**TASK BRIEF:**
Please retype the listing below, matching every line exactly.

+ + + + +

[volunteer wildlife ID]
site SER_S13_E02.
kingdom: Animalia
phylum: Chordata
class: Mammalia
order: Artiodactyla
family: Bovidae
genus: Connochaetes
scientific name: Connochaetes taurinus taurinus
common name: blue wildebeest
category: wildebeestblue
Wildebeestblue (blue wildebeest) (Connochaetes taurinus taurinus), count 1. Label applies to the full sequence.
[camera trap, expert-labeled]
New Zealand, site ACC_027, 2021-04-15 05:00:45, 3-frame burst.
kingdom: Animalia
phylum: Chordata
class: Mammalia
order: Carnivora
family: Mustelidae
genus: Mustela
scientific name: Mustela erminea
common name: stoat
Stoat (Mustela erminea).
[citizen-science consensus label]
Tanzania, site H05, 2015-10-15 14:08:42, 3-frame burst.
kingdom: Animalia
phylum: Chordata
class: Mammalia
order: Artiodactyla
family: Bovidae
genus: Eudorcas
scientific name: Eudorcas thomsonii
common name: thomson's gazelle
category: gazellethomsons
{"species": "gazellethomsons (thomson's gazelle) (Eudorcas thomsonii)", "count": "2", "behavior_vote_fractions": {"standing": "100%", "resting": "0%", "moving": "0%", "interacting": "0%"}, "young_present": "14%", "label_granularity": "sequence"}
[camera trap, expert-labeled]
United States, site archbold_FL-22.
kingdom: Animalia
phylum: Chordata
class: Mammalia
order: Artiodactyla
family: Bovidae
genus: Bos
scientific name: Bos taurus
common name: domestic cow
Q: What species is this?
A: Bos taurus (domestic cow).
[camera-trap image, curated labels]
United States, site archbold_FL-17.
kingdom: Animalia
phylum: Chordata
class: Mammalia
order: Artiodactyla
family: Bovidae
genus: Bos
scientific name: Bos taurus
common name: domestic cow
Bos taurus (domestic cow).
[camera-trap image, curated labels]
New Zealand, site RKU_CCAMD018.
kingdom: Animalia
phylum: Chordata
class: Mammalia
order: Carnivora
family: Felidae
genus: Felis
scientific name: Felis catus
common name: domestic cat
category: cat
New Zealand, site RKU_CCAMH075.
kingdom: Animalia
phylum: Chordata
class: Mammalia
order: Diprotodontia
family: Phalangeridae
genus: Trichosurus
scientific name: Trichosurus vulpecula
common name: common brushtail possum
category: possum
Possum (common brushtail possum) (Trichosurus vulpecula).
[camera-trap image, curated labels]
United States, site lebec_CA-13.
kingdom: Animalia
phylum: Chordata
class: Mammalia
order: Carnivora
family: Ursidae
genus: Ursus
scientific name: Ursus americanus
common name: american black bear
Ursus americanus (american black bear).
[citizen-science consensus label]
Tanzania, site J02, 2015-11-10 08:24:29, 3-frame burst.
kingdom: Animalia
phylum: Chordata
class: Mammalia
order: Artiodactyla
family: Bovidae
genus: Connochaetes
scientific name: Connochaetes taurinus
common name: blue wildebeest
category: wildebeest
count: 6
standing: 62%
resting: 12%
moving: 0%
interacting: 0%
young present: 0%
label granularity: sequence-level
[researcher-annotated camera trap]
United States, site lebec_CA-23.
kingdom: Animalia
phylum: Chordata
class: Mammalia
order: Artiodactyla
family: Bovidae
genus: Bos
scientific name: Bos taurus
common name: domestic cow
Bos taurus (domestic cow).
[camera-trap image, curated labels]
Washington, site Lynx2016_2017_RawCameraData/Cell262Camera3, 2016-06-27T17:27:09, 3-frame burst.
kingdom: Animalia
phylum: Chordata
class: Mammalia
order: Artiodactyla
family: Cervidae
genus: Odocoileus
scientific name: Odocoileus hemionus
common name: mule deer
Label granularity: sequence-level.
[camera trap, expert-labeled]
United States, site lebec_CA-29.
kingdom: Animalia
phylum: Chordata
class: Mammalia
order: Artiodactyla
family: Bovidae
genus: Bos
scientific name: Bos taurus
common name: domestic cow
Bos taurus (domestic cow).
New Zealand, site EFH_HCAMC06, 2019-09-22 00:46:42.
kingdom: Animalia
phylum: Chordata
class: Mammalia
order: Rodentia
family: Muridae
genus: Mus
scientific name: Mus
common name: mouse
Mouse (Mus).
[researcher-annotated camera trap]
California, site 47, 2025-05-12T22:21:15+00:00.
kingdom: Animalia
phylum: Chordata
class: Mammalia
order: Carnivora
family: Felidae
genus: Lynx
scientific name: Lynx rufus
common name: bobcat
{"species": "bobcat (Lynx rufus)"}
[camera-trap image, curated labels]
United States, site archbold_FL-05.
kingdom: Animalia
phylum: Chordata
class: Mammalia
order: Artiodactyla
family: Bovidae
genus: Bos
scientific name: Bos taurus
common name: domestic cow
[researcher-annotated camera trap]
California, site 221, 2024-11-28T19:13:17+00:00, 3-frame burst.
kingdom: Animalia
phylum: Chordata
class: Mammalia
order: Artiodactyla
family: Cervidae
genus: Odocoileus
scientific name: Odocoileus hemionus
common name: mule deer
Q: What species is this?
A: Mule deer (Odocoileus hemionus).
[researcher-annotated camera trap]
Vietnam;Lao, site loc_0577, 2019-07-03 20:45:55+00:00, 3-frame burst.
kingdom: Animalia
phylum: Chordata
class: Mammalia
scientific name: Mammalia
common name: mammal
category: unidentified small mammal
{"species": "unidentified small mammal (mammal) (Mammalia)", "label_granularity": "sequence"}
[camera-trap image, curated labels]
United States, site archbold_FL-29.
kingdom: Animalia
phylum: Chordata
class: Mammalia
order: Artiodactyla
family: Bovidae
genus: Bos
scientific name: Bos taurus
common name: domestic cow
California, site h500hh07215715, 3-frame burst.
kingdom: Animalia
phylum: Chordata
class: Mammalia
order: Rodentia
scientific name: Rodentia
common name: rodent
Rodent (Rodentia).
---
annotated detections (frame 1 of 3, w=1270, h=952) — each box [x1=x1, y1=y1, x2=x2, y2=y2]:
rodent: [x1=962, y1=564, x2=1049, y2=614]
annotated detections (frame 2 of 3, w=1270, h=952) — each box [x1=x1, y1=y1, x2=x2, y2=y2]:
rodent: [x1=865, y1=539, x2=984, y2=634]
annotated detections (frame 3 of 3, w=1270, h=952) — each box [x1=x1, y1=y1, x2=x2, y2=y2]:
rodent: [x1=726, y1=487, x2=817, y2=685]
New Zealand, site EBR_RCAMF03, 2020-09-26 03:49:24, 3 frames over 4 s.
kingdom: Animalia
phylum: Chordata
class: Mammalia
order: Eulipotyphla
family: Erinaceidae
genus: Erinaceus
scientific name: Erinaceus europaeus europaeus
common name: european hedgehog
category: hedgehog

+ + + + +

**RESULT OF THIS TASK:**
[volunteer wildlife ID]
site SER_S13_E02.
kingdom: Animalia
phylum: Chordata
class: Mammalia
order: Artiodactyla
family: Bovidae
genus: Connochaetes
scientific name: Connochaetes taurinus taurinus
common name: blue wildebeest
category: wildebeestblue
Wildebeestblue (blue wildebeest) (Connochaetes taurinus taurinus), count 1. Label applies to the full sequence.
[camera trap, expert-labeled]
New Zealand, site ACC_027, 2021-04-15 05:00:45, 3-frame burst.
kingdom: Animalia
phylum: Chordata
class: Mammalia
order: Carnivora
family: Mustelidae
genus: Mustela
scientific name: Mustela erminea
common name: stoat
Stoat (Mustela erminea).
[citizen-science consensus label]
Tanzania, site H05, 2015-10-15 14:08:42, 3-frame burst.
kingdom: Animalia
phylum: Chordata
class: Mammalia
order: Artiodactyla
family: Bovidae
genus: Eudorcas
scientific name: Eudorcas thomsonii
common name: thomson's gazelle
category: gazellethomsons
{"species": "gazellethomsons (thomson's gazelle) (Eudorcas thomsonii)", "count": "2", "behavior_vote_fractions": {"standing": "100%", "resting": "0%", "moving": "0%", "interacting": "0%"}, "young_present": "14%", "label_granularity": "sequence"}
[camera trap, expert-labeled]
United States, site archbold_FL-22.
kingdom: Animalia
phylum: Chordata
class: Mammalia
order: Artiodactyla
family: Bovidae
genus: Bos
scientific name: Bos taurus
common name: domestic cow
Q: What species is this?
A: Bos taurus (domestic cow).
[camera-trap image, curated labels]
United States, site archbold_FL-17.
kingdom: Animalia
phylum: Chordata
class: Mammalia
order: Artiodactyla
family: Bovidae
genus: Bos
scientific name: Bos taurus
common name: domestic cow
Bos taurus (domestic cow).
[camera-trap image, curated labels]
New Zealand, site RKU_CCAMD018.
kingdom: Animalia
phylum: Chordata
class: Mammalia
order: Carnivora
family: Felidae
genus: Felis
scientific name: Felis catus
common name: domestic cat
category: cat
New Zealand, site RKU_CCAMH075.
kingdom: Animalia
phylum: Chordata
class: Mammalia
order: Diprotodontia
family: Phalangeridae
genus: Trichosurus
scientific name: Trichosurus vulpecula
common name: common brushtail possum
category: possum
Possum (common brushtail possum) (Trichosurus vulpecula).
[camera-trap image, curated labels]
United States, site lebec_CA-13.
kingdom: Animalia
phylum: Chordata
class: Mammalia
order: Carnivora
family: Ursidae
genus: Ursus
scientific name: Ursus americanus
common name: american black bear
Ursus americanus (american black bear).
[citizen-science consensus label]
Tanzania, site J02, 2015-11-10 08:24:29, 3-frame burst.
kingdom: Animalia
phylum: Chordata
class: Mammalia
order: Artiodactyla
family: Bovidae
genus: Connochaetes
scientific name: Connochaetes taurinus
common name: blue wildebeest
category: wildebeest
count: 6
standing: 62%
resting: 12%
moving: 0%
interacting: 0%
young present: 0%
label granularity: sequence-level
[researcher-annotated camera trap]
United States, site lebec_CA-23.
kingdom: Animalia
phylum: Chordata
class: Mammalia
order: Artiodactyla
family: Bovidae
genus: Bos
scientific name: Bos taurus
common name: domestic cow
Bos taurus (domestic cow).
[camera-trap image, curated labels]
Washington, site Lynx2016_2017_RawCameraData/Cell262Camera3, 2016-06-27T17:27:09, 3-frame burst.
kingdom: Animalia
phylum: Chordata
class: Mammalia
order: Artiodactyla
family: Cervidae
genus: Odocoileus
scientific name: Odocoileus hemionus
common name: mule deer
Label granularity: sequence-level.
[camera trap, expert-labeled]
United States, site lebec_CA-29.
kingdom: Animalia
phylum: Chordata
class: Mammalia
order: Artiodactyla
family: Bovidae
genus: Bos
scientific name: Bos taurus
common name: domestic cow
Bos taurus (domestic cow).
New Zealand, site EFH_HCAMC06, 2019-09-22 00:46:42.
kingdom: Animalia
phylum: Chordata
class: Mammalia
order: Rodentia
family: Muridae
genus: Mus
scientific name: Mus
common name: mouse
Mouse (Mus).
[researcher-annotated camera trap]
California, site 47, 2025-05-12T22:21:15+00:00.
kingdom: Animalia
phylum: Chordata
class: Mammalia
order: Carnivora
family: Felidae
genus: Lynx
scientific name: Lynx rufus
common name: bobcat
{"species": "bobcat (Lynx rufus)"}
[camera-trap image, curated labels]
United States, site archbold_FL-05.
kingdom: Animalia
phylum: Chordata
class: Mammalia
order: Artiodactyla
family: Bovidae
genus: Bos
scientific name: Bos taurus
common name: domestic cow
[researcher-annotated camera trap]
California, site 221, 2024-11-28T19:13:17+00:00, 3-frame burst.
kingdom: Animalia
phylum: Chordata
class: Mammalia
order: Artiodactyla
family: Cervidae
genus: Odocoileus
scientific name: Odocoileus hemionus
common name: mule deer
Q: What species is this?
A: Mule deer (Odocoileus hemionus).
[researcher-annotated camera trap]
Vietnam;Lao, site loc_0577, 2019-07-03 20:45:55+00:00, 3-frame burst.
kingdom: Animalia
phylum: Chordata
class: Mammalia
scientific name: Mammalia
common name: mammal
category: unidentified small mammal
{"species": "unidentified small mammal (mammal) (Mammalia)", "label_granularity": "sequence"}
[camera-trap image, curated labels]
United States, site archbold_FL-29.
kingdom: Animalia
phylum: Chordata
class: Mammalia
order: Artiodactyla
family: Bovidae
genus: Bos
scientific name: Bos taurus
common name: domestic cow
California, site h500hh07215715, 3-frame burst.
kingdom: Animalia
phylum: Chordata
class: Mammalia
order: Rodentia
scientific name: Rodentia
common name: rodent
Rodent (Rodentia).
---
annotated detections (frame 1 of 3, w=1270, h=952) — each box [x1=x1, y1=y1, x2=x2, y2=y2]:
rodent: [x1=962, y1=564, x2=1049, y2=614]
annotated detections (frame 2 of 3, w=1270, h=952) — each box [x1=x1, y1=y1, x2=x2, y2=y2]:
rodent: [x1=865, y1=539, x2=984, y2=634]
annotated detections (frame 3 of 3, w=1270, h=952) — each box [x1=x1, y1=y1, x2=x2, y2=y2]:
rodent: [x1=726, y1=487, x2=817, y2=685]
New Zealand, site EBR_RCAMF03, 2020-09-26 03:49:24, 3 frames over 4 s.
kingdom: Animalia
phylum: Chordata
class: Mammalia
order: Eulipotyphla
family: Erinaceidae
genus: Erinaceus
scientific name: Erinaceus europaeus europaeus
common name: european hedgehog
category: hedgehog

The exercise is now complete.